Put those three lines together and the question for an enterprise moving into production changes shape. It is not which single venue wins. Production AI runs hybrid and multicloud, across owned capacity, neocloud, and the hyperscalers at once, so the operative question is which vendors hold the operating-stack pieces, the governance, security, data, orchestration, and confidential and sovereign capabilities the series identified, that let an enterprise run agentic AI in production wherever it sits. The scorecard grades eighteen of those capability domains for breadth and ownership on our framework, not for revenue or valuation. Read that way it makes one structural point first: accelerated compute is the only domain where every vendor scores a full three, so the metal is a cleared baseline and the entire spread opens up above it, in exactly the operating and data layers the three reports said decide whether a workload reaches production. Note, this is purely a capability graph not one scoring the quality of the capability.

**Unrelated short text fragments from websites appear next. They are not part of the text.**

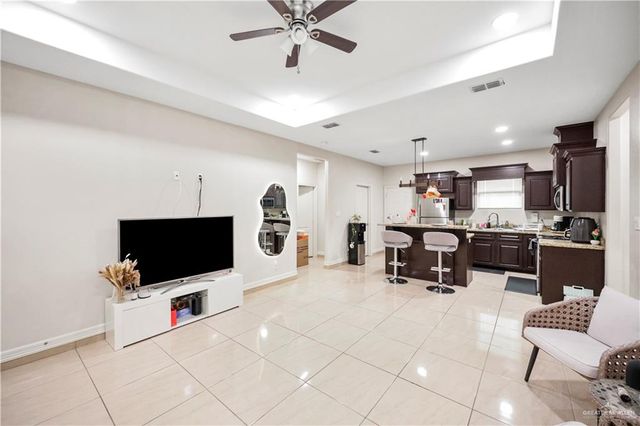 300 S Ridge Lane, San Juan, TX 78589
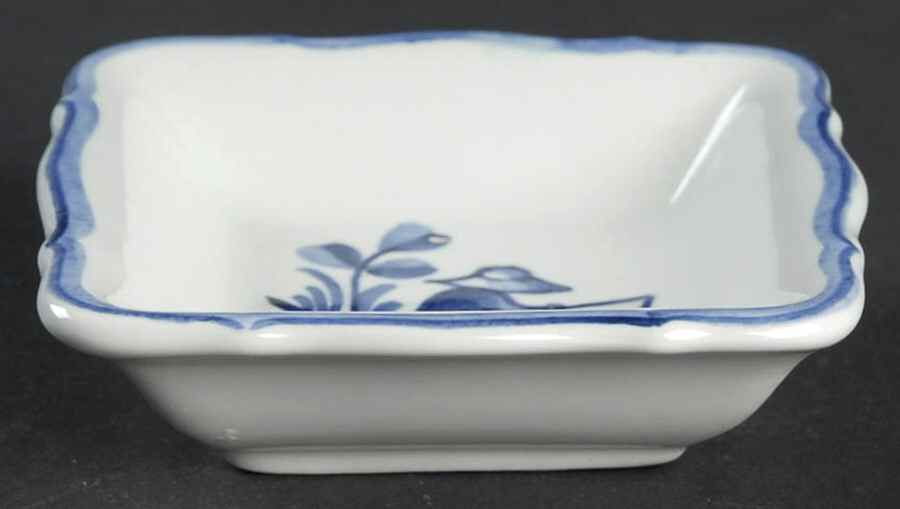 Tranquebar Blue (Rim, Wide Lattice Band) 3" Ashtray by Royal Copenhagen-1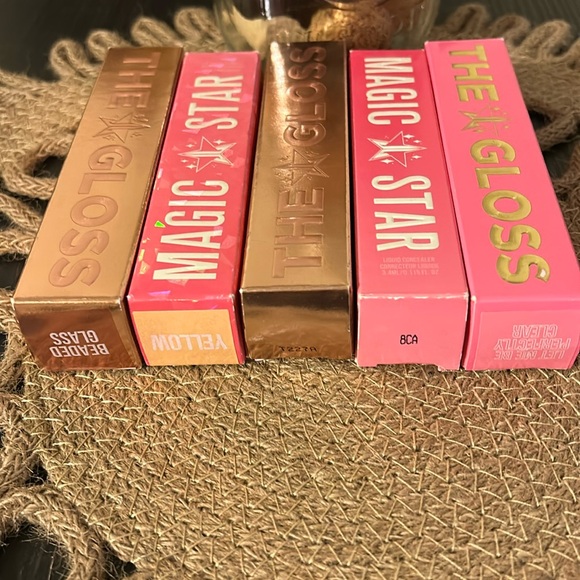 Jeffree Star lipgloss, and lippy color, choice! - Picture 1 of 4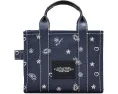 Маленькая сумка тоут The Bandana Canvas с бандана принтом и регулируемым ремнем Marc Jacobs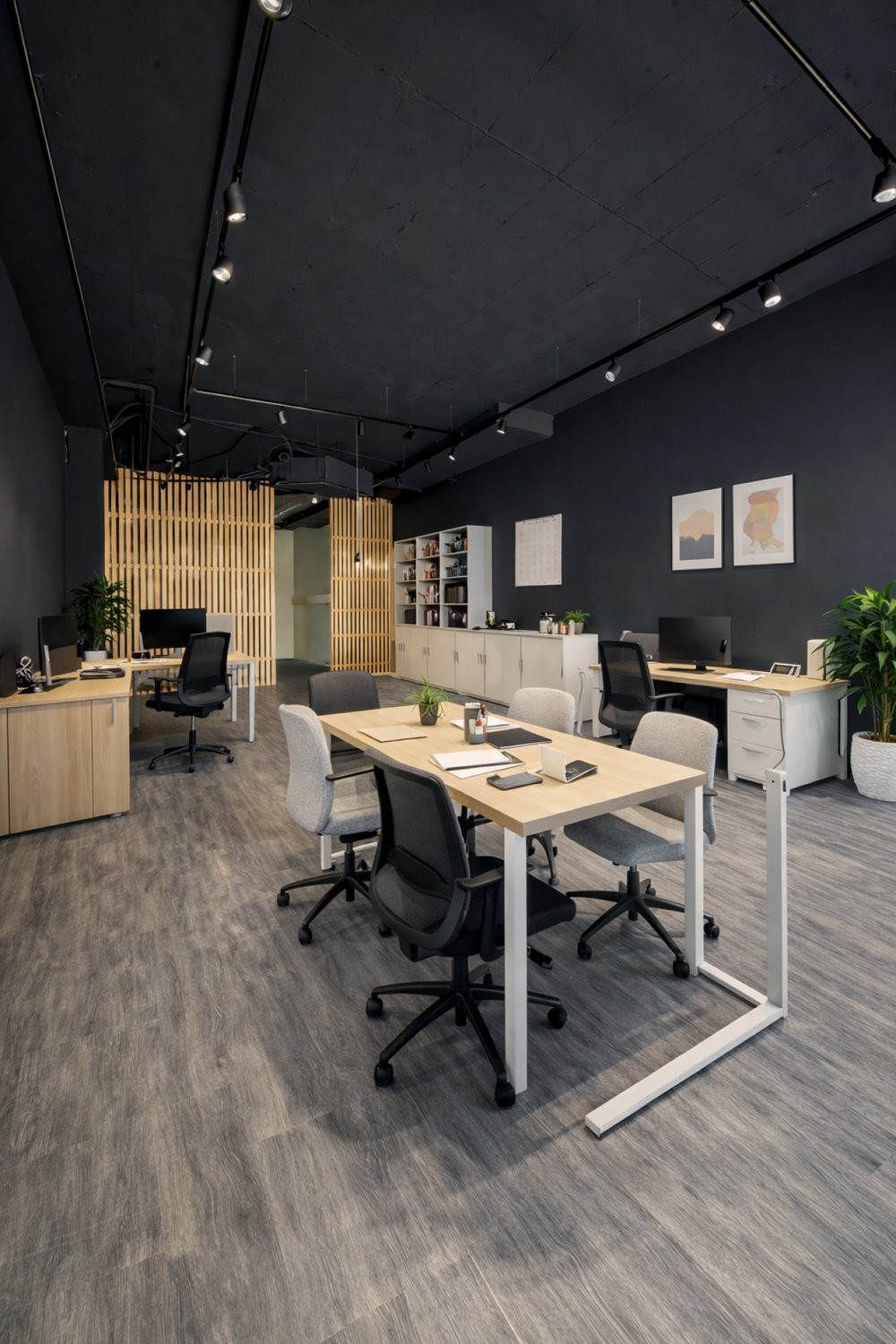211m² commercial, photo 1 sur 8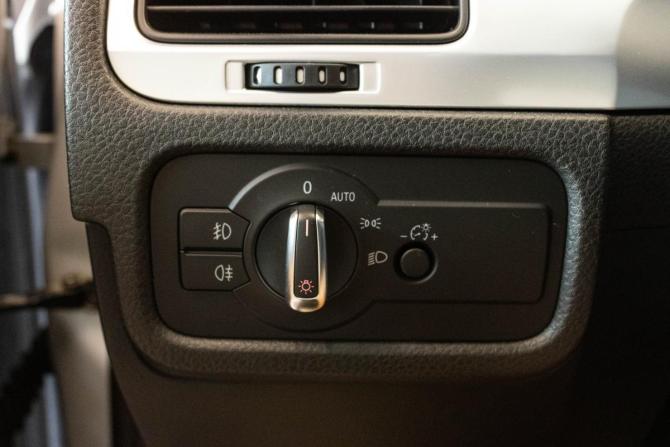 Volkswagen Touareg II с пробегом 2013 года, цена 2 089 000 рублей, 179923 км, внедорожник, Автокод Объявления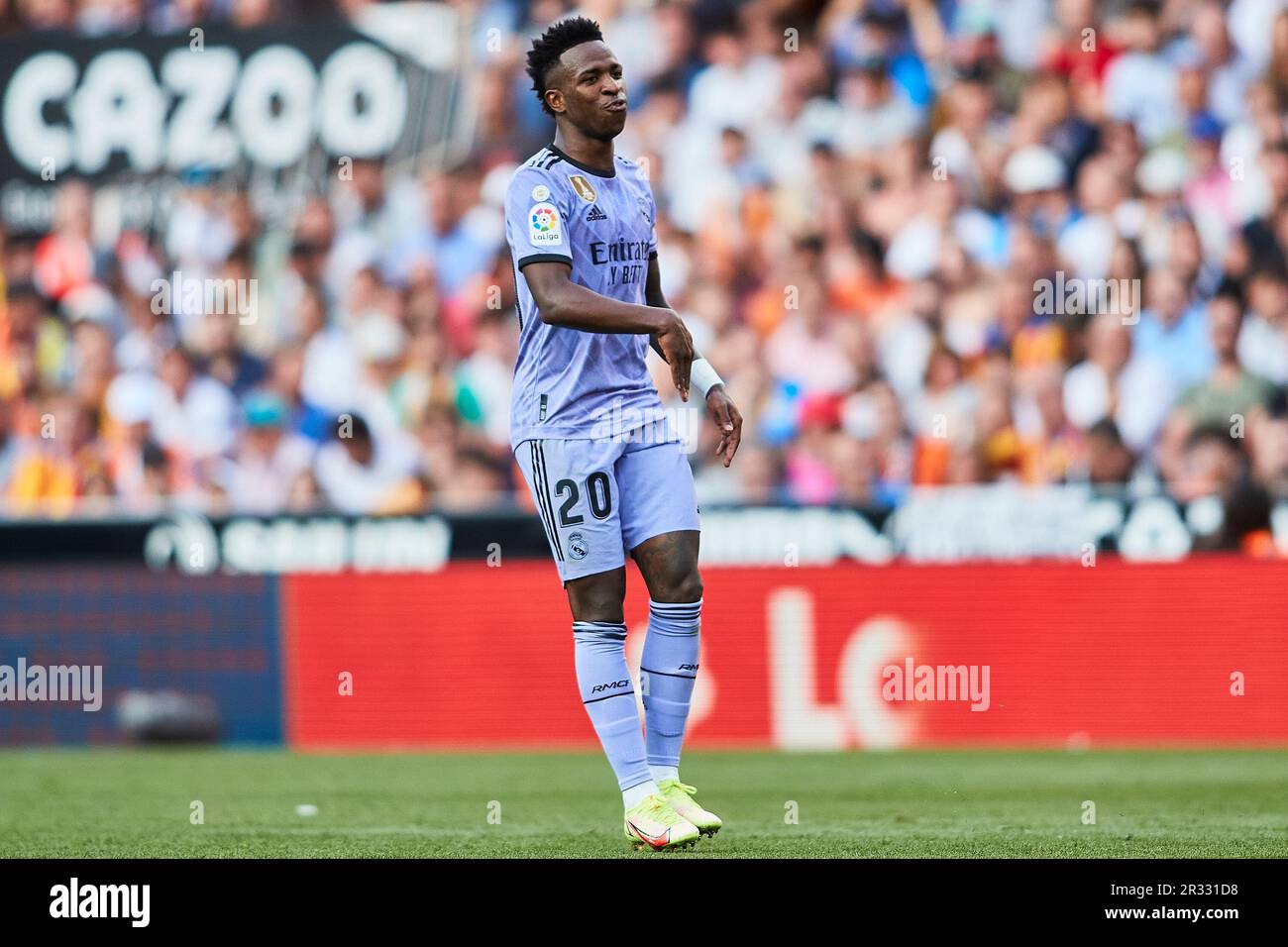 Vinicius Junior Winger gauche du Real Madrid et le Brésil fait un deux avec ses doigts pour provoquer les fans de Valence pendant le match LaLiga Santander Banque D'Images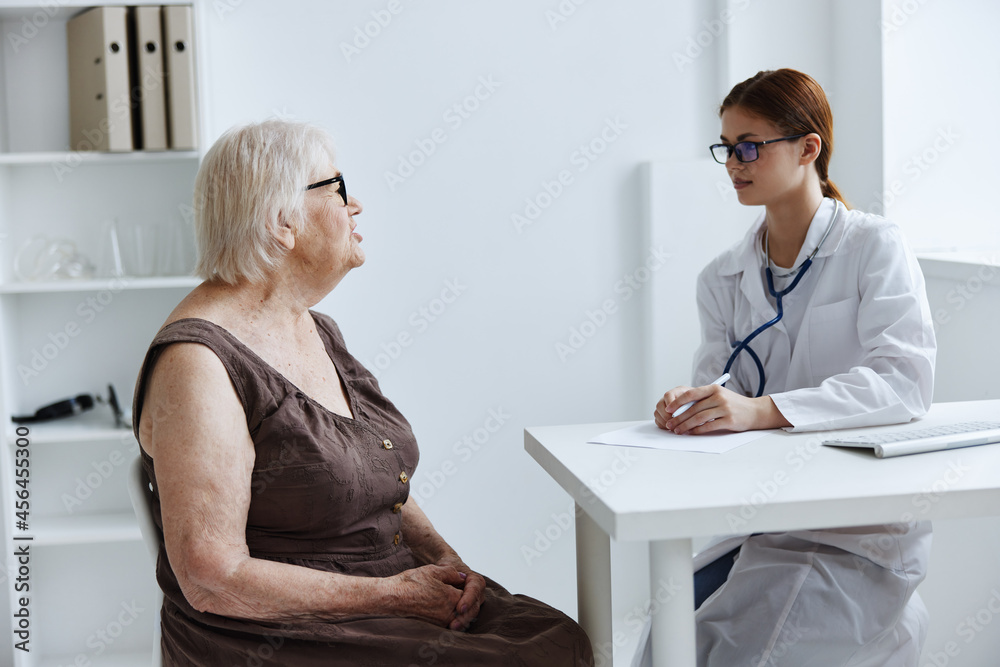 Obraz premium old woman patient consults with a doctor health care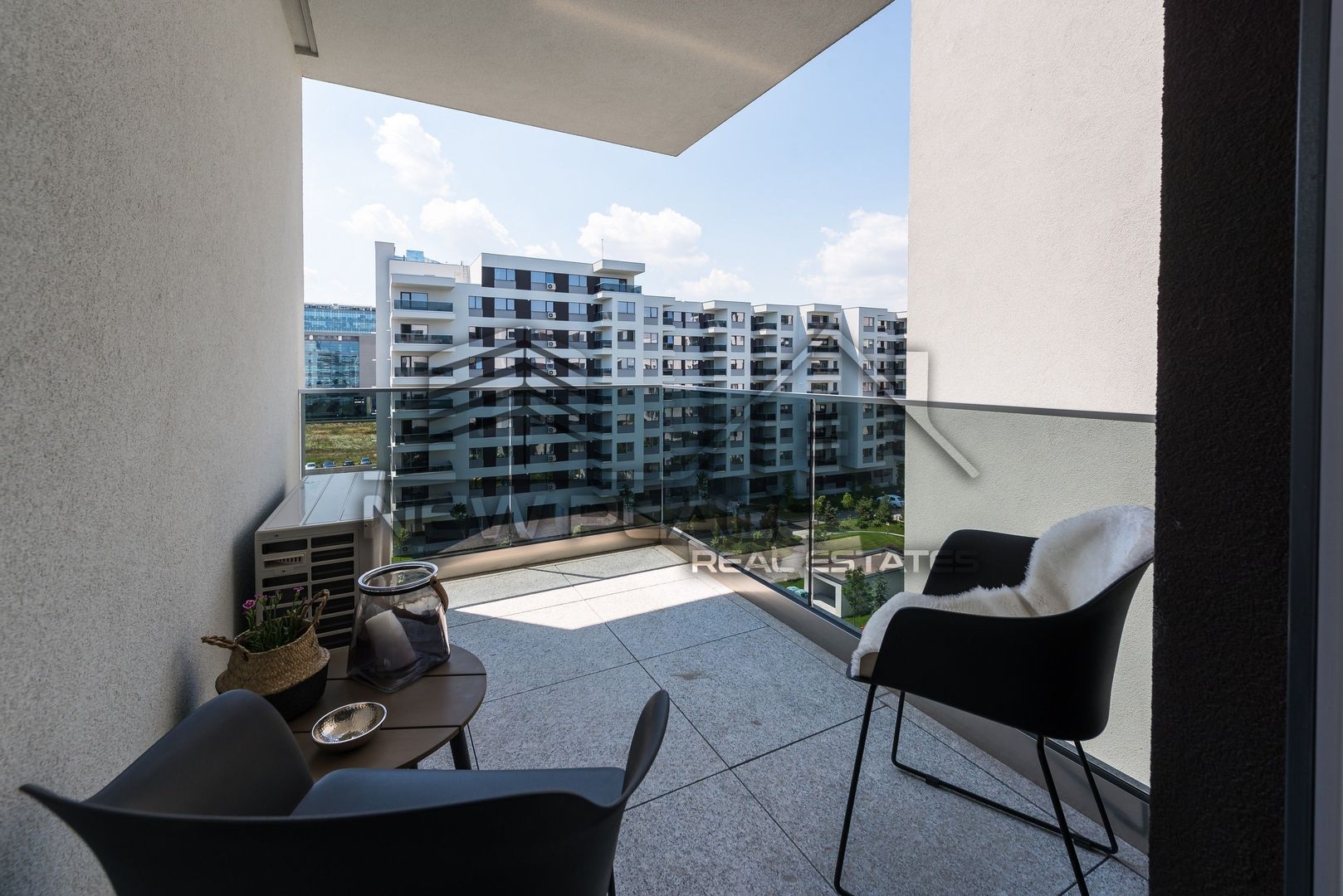 [VIDEO] 4City North | Apartament exclusivist | Vedere curtea interioara | Lux - Poză 17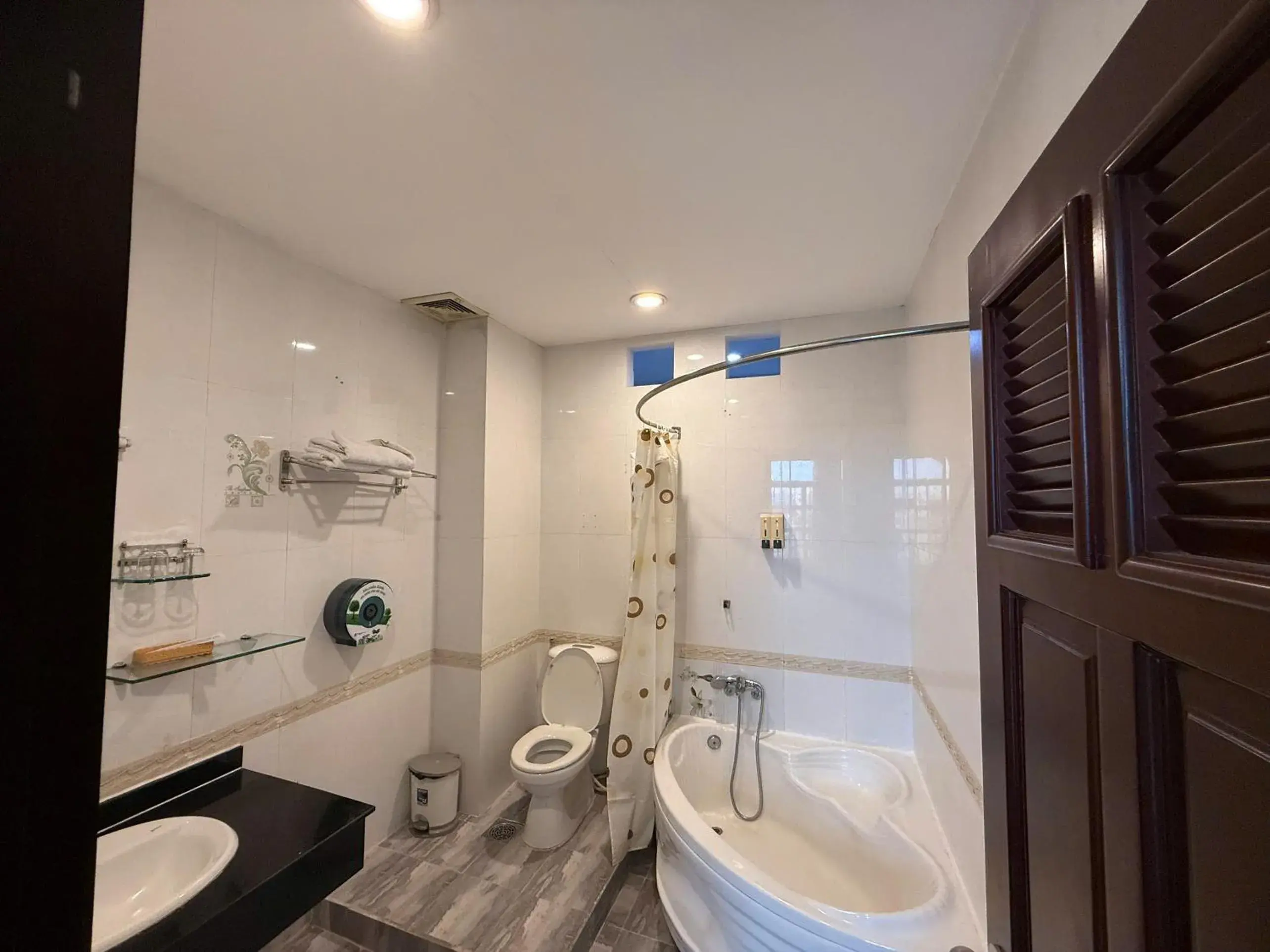 Deluxe Double or Twin Room with River View in Hoa Phat Hotel & Apartment Deluxe Double or Twin Room with River View in Hoa Phat Hotel & Apartment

Breadth favors the hyperscalers, with Azure separating at 53 of a possible 54 and its lone soft spot in autonomous network operations, the one domain where HPE scores a three. That same plane explains HPE’s 47 against Dell’s 40, a gap that sits almost entirely in orchestration, observability, networking, security, and FinOps while Dell’s owned strength runs through storage and data-protection resilience, which is the deployable-versus-operable split from the third report rendered as two different shapes rather than one ranking. The AI-native clouds play in a more specific lane for now, with CoreWeave and Nebius strong on compute, orchestration, and scheduling and thin on the data-platform and governance domains that regulated production demands, coverage profiles of 35 and 36 that read as infrastructure depth without enterprise breadth. IREN sits earliest at 22, its strength concentrated in the physical layer with the operating-stack build still ahead of it.
The point we want to land is what stack breadth represents. A vendor with owned or tightly integrated capability across compute, storage, data, networking, security, observability, and cost governance has more ways to capture regulated, sovereign, and enterprise workloads — and more ways to keep the attach revenue around those workloads. That is the line this series has followed from the start: revenue quality improves when the vendor captures more of the operating stack, and deteriorates when AI infrastructure remains a hardware pass-through cycle.
The scorecard is the compressed version of that argument. As production AI moves into a hybrid and multicloud world, the winning stacks will be the ones that make token generation governable, secure, metered, operable, and recoverable. The hardware still matters. The question is who owns enough of the environment around it to make the revenue durable.